Totalement endorphinogène ! ( suite )
Voici le résultat de notre après-midi de "travail":
A gauche, un mini écheveau de courtelle blanche, à droite une mini pelote de marron et blanc que j'ai faite le soir, de retour chez moi, pour vérifier si j'avais bien tout retenu.
C'est tout irrégulier, du travail de débutante...mais j'en suis une.
Et je suis super fière !!!
Il nous a fallu bidouiller un peu pour obtenir un bon réglage de la "machine". Pour que ça fonctionne, il fallait ralentir la rotation de l'épinglier par rapport à la bobine, nous avons percuté en voyant des fentes dans le bois, et en observant bien le système de freinage sur le rouet de Sophie.

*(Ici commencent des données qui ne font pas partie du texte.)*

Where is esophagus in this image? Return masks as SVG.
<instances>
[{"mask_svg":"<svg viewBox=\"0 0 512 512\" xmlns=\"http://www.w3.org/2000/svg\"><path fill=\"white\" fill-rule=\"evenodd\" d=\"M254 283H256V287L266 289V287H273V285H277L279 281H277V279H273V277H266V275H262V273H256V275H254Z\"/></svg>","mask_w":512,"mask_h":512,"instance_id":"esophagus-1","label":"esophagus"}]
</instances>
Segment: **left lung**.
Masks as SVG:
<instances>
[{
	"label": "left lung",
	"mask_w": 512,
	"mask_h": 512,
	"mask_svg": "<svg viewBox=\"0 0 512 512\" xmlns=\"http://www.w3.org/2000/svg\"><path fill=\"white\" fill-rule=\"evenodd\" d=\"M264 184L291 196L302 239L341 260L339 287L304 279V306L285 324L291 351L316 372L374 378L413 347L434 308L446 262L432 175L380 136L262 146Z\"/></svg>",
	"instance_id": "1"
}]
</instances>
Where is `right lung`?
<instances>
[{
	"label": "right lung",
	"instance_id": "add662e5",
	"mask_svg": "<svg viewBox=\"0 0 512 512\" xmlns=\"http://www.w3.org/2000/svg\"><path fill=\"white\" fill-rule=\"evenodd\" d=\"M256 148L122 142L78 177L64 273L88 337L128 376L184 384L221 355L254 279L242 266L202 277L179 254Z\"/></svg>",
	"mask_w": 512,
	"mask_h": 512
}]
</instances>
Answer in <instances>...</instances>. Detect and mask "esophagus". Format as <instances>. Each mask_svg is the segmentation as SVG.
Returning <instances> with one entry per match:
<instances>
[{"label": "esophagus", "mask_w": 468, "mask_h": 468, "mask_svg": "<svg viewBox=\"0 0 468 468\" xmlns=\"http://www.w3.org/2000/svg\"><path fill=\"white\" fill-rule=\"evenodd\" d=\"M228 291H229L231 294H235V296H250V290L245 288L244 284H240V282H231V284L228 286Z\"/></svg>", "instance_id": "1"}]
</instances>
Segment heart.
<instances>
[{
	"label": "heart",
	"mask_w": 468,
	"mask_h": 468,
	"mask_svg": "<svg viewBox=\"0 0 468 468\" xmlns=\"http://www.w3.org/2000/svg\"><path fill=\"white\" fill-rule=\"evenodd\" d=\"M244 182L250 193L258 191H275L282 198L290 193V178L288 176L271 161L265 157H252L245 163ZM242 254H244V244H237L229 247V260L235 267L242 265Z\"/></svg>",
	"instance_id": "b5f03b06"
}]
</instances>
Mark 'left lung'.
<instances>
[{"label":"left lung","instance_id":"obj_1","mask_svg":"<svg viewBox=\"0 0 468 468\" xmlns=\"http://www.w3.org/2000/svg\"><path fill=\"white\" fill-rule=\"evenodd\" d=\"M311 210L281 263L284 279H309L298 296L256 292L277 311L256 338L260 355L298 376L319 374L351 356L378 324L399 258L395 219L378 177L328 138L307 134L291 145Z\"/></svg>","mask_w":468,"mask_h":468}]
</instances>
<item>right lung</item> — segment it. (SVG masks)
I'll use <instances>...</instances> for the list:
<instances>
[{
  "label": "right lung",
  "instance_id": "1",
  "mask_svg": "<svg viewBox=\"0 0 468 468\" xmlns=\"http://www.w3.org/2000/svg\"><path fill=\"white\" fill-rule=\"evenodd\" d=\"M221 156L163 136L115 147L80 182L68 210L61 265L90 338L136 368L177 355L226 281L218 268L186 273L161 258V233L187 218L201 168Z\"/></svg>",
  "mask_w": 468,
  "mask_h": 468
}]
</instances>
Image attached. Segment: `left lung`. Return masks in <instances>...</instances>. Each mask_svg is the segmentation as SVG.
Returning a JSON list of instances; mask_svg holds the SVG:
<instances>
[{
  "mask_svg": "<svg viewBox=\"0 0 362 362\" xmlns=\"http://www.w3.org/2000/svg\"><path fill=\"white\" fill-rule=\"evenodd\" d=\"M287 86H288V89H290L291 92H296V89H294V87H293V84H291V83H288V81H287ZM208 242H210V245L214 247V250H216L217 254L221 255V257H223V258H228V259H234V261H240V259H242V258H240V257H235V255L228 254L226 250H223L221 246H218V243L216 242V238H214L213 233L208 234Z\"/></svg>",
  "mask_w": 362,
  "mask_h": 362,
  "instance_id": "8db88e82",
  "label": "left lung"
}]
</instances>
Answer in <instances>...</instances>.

Ce rouet reste peu autonome, en particulier parce que je ne possède pas de bobine de rechange, et qu'il en faut au moins trois pour faire autre chose que de la laine mèche. Hier, nous avons dû tranférer le fil sur une des bobines de Sophie. Le soir, j'ai refait la même chose pour obtenir la laine bicolore, mais...en enroulant sur des rouleaux de carton à papier toilette... Système D obligatoire.

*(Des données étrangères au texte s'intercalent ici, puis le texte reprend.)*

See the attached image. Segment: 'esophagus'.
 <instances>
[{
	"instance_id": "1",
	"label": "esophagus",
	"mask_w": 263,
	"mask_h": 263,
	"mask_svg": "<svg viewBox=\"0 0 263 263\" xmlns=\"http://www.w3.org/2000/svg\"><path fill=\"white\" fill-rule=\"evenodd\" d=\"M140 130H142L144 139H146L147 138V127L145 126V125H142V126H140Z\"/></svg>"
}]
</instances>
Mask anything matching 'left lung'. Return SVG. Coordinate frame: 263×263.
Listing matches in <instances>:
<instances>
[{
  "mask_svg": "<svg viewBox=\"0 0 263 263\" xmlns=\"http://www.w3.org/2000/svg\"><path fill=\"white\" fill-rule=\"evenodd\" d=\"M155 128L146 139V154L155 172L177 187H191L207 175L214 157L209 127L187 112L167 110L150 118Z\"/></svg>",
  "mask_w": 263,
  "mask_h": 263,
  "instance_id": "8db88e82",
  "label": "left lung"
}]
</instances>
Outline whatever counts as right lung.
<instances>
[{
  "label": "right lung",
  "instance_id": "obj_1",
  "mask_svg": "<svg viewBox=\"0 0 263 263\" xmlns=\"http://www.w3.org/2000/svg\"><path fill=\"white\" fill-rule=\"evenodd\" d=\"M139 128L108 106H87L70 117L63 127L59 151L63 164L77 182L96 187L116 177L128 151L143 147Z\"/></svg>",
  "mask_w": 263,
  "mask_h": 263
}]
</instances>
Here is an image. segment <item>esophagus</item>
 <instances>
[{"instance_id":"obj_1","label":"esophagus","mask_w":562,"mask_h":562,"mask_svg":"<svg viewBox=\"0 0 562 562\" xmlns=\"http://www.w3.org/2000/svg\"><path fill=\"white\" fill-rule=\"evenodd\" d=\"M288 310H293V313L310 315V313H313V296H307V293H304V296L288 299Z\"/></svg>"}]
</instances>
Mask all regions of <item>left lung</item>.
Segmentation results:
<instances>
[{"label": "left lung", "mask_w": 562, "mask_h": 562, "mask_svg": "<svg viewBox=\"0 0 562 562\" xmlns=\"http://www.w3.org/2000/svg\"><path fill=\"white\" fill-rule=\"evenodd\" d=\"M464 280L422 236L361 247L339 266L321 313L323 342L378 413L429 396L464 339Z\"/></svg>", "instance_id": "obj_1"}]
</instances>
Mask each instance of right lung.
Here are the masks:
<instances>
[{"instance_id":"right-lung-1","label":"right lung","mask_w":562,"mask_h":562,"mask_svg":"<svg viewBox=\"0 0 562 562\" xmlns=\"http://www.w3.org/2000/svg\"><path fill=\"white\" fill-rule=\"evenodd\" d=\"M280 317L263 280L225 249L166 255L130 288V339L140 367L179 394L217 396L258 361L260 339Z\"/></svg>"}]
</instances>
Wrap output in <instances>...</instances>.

Et puis, Sophie a sorti ses stocks de matière à filer, j'ai pu mettre les doigts et le nez dans la laine brute et huileuse, dans la soie brillante et lisse, dans le cachemire impalpable et la mérino teintée ultra-lumineuse.
Malheur de malheur, je crois que j'y ai vraiment pris goût! La question est: je continue à user ce rouet de collection, jusqu'à ce qu'il tombe en poussière ? Ou je m'en offre un moderne et robuste, que je pourrai utiliser sans avoir peur de l'abîmer ?...
Merci encore, Sophie, tu ne peux pas savoir comme ce cadeau que tu m'as fait est précieux. Transmettre un savoir-faire ancestral, quoi de plus noble ?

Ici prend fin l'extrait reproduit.